* [CHALLENGES]
(1) Answer the following questions about the Galveston tarpon thread:
(a) What weight range does kmurf91 give for the tarpon that others have been chasing in the surf?
(b) How far out from the west end of the seawall does iridered2003 see boats fishing for tarpon?
(c) What make and model of boat was the man flying a tarpon flag using, according to ShawnQ?
(2) Reproduce the portion of the Galveston tarpon thread that begins at the words "## iridered2003 (Dec" and ends after the words "(May 21, 2004)".

* [TEXT PROVIDED]
# Galveston Tarpon Report



## joey7848 (Sep 4, 2011)

Anyone fished the Galveston jetties this year?...any reports?


----------



## kmurf91 (Jun 3, 2011)

Heard of multiple guys chasin them in the surf. Anywhere from 80-150 lbs. Not sure exactly where or what they're using. Tarpon fisherman tend to be very secretive lol

Sent from my MB525 using Tapatalk 2


----------



## iridered2003 (Dec 12, 2005)

i see them fishing for tarpon off the westend of the seawall about 3 to 4 miles out. i can see the boats but thats it.


----------



## ShawnQ (May 21, 2004)

I saw a guy at the boat ramp the other day who was flying a tarpon flag...he pulled out before I was able to talk to him.

He was in a Boston Whaler Guardian, 24-25' I would say, center console. 

SQ


----------



## CAPSIZED (Aug 10, 2004)

Ive seen tarpon 3 of the last 4 jetty trips. Twice on the end of the north and had a 80-100lb sky near us at the end of the south a few days ago. Guides have been on them for weeks now on the west end.


----------



## johnny astro (Aug 23, 2005)

I'm headed out in the morning and will post a report.


----------



## Trouthappy (Jun 12, 2008)

The tarpon guys keep it a secret, they don't want a bunch of potlickers running out there to join them. It only takes one, to put the school down. So, why advertise it? Makes as much sense, as deliberately gaffing your foot.


----------



## Tarponchaser (May 25, 2005)

Trouthappy,

You made me laugh hard... thanks

A sharp gaff or a rusty one...

TC


----------



## Trouthappy (Jun 12, 2008)

I'll amend that to gaffing your own foot with a rusty gaff.


----------



## johnny astro (Aug 23, 2005)

Same as trout fishing....respect others and lets all catch some fish


----------



## kmurf91 (Jun 3, 2011)

Agreed to that fo show

Sent from my MB525 using Tapatalk 2


----------

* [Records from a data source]
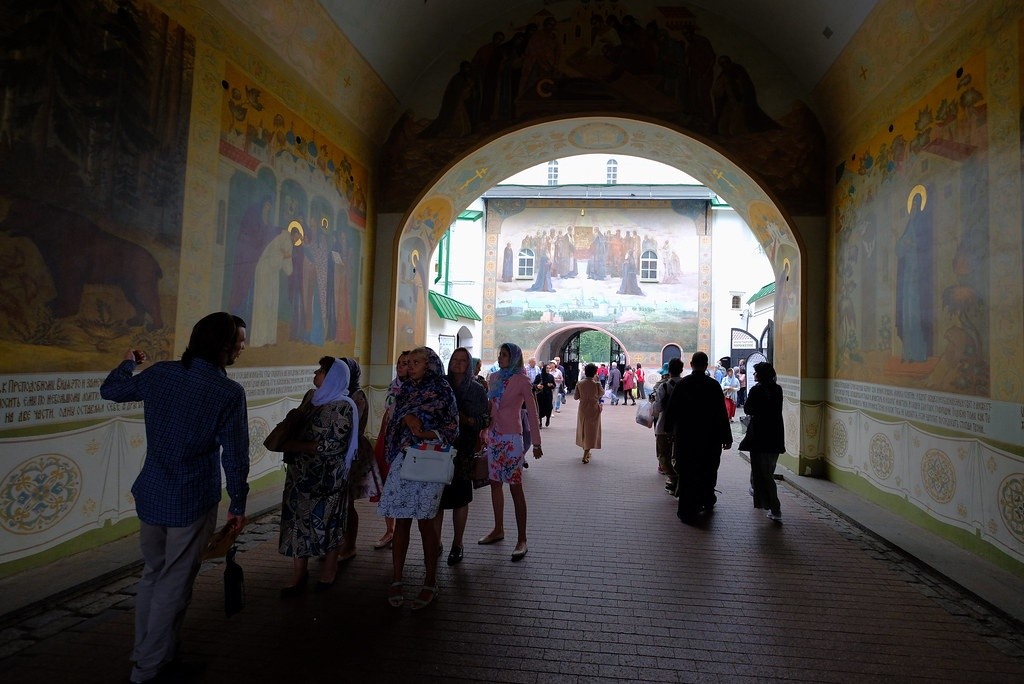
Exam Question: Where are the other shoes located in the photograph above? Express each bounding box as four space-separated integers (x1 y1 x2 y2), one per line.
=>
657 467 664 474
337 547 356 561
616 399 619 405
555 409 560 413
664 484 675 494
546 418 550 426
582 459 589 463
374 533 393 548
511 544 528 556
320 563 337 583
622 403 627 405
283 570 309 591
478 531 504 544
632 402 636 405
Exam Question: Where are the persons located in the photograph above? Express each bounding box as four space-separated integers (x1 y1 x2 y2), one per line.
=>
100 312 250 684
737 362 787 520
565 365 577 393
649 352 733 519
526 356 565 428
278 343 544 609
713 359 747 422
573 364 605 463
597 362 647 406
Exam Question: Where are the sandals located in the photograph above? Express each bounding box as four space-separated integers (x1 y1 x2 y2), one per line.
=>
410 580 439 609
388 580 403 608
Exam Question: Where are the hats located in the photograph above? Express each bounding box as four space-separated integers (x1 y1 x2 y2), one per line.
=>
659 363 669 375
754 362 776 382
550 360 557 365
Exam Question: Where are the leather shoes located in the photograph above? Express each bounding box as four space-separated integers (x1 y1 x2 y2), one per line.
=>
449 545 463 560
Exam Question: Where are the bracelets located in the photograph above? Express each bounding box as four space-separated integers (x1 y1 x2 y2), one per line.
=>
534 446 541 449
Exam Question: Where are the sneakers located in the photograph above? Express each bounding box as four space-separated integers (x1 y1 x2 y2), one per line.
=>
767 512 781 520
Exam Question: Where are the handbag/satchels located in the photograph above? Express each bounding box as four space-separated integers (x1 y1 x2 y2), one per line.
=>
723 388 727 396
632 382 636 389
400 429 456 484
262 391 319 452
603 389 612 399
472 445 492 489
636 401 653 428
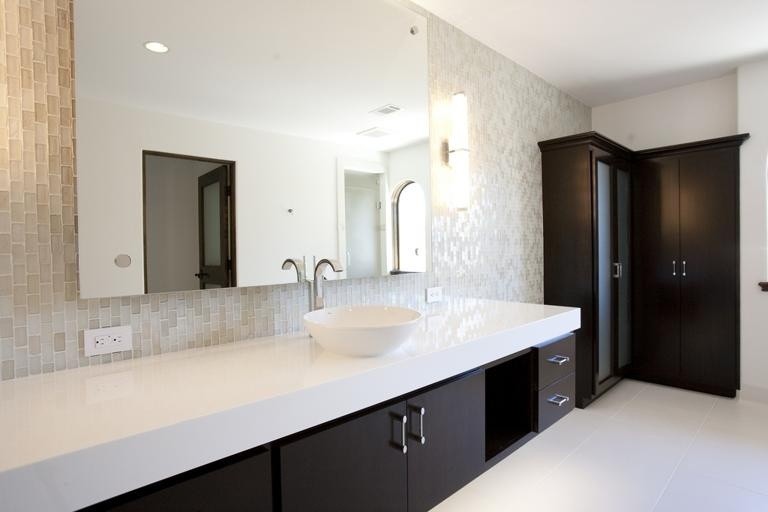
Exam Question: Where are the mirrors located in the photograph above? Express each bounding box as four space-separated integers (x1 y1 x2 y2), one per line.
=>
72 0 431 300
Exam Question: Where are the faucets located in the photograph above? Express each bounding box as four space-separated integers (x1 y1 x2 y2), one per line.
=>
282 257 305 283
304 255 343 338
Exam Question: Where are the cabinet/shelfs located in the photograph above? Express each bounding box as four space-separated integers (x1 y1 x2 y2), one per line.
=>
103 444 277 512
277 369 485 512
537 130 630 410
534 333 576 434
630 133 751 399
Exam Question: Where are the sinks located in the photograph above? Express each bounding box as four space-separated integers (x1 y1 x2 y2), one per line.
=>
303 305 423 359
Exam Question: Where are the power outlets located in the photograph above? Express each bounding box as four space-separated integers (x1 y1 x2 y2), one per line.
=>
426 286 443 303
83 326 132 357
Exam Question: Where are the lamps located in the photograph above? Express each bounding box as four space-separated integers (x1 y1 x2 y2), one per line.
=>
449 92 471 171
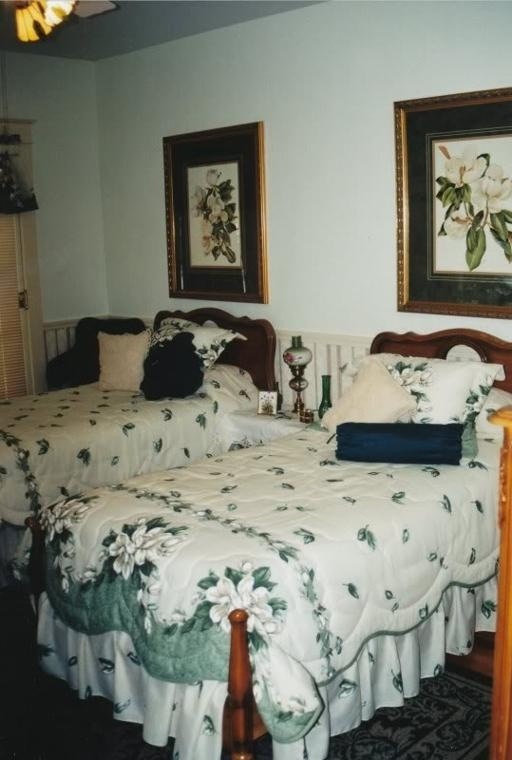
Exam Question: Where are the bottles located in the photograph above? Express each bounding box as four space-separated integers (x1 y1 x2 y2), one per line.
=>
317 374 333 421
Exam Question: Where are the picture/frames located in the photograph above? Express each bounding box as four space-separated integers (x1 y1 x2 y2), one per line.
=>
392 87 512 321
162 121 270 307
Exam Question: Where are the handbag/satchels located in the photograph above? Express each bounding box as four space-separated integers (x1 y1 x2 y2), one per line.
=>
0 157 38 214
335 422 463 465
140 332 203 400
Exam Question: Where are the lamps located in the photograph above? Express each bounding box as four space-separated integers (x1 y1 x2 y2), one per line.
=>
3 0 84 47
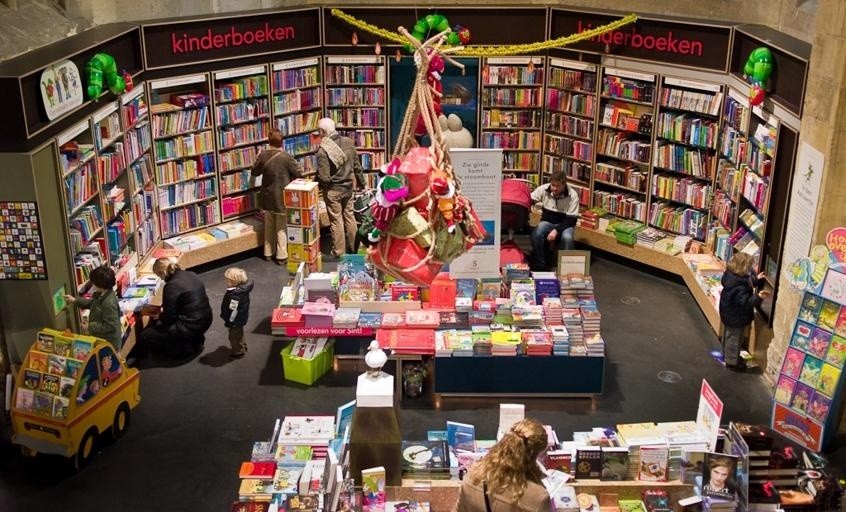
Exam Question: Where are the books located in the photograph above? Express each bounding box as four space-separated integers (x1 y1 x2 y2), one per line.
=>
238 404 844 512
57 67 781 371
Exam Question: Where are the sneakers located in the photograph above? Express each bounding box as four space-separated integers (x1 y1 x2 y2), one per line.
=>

* [PER-TASK ANSWERS]
(1)
(a) Anywhere from 80 to 150 lbs.
(b) About 3 to 4 miles out.
(c) A Boston Whaler Guardian.

(2)
## iridered2003 (Dec 12, 2005)

i see them fishing for tarpon off the westend of the seawall about 3 to 4 miles out. i can see the boats but thats it.


----------



## ShawnQ (May 21, 2004)